In the mid afternoon and I heard a squirrel call and it sounded distressed. Another squirrel in its patch? Moments later a tawny owl hoots quite close by and is followed by a wren’s warning ticks of alarm. I didn’t move my head to look in order to not disturb or alert it to my presence. Further down in the wood I hear it again, this time accompanied by a black bird warning.


A rustling at my feet in the dry leaves alerts me. A mouse? More constant than a mouse and seems quite big! Turns out to be a small ground beetle. Volume of sounds seems amplified.


I have turned my back on the view and its scorching sun and am now facing the dappled light of the forest. Light and shadows falling on the page of this book. Both irregular shapes, hazily out of focus and perfectly round discs of light: images of the sun.


I am hungry now, food has become part of my thoughts. Feeling tired.

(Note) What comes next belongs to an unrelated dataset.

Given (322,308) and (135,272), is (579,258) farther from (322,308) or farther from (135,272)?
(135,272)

Having been here for about 8 hours, I feel that everything is just doing what it normally does when there are no humans around. I am no longer part of a disturbance. There are no traces of my upsetting anything left in the behaviour of the creatures around me now. I am humbled to be witnessing what people rarely see. Just things doing their thing. Beings being…


Its now 7:02am and I have just looked at my watch. The sun is still rising and has not yet reached the rock on which I sit. I am still wrapped in my sleeping bag and uncomfortably cold and damp.
The past 12 hours were unsuccessful. I wanted to stay awake and not eat anything but I relented on the fast. Last night around 10pm I felt the cold penetrating my bones. I was wearing everything I have got and was in my sleeping bag but when you have no heat to insulate none of it does any good. I ate some dried figs I brought along just in case. I had some more this morning, after getting damp from the dew and felt hugely better.


The woodland awoke at 3:45am this morning with the dawn chorus and the light levels just rising.
Last night I watched a female roe deer and her fawn playfully jumping in and out of the bracken in a nearby field to the edge of the woodland. The fawn would hide while mother fed and then pounce out on her. Once, she returned the gesture and it made me laugh out loud. They were blissfully unaware of my perched position.
Also this morning, white birds (couldn’t tell what they were) migrating up the valley this morning just before the sun came up. Perfectly white against the royal blue darkness. Silently slipping by, flying in small flocks.
Just for the record.

Even though I have chosen a very isolated spot to sit, yesterday I smelt cigarette smoke earlier in the day and heard snapping twigs and branches and children’s distant voices later in the afternoon.
Is there nowhere to go in England where you won’t encounter other humans?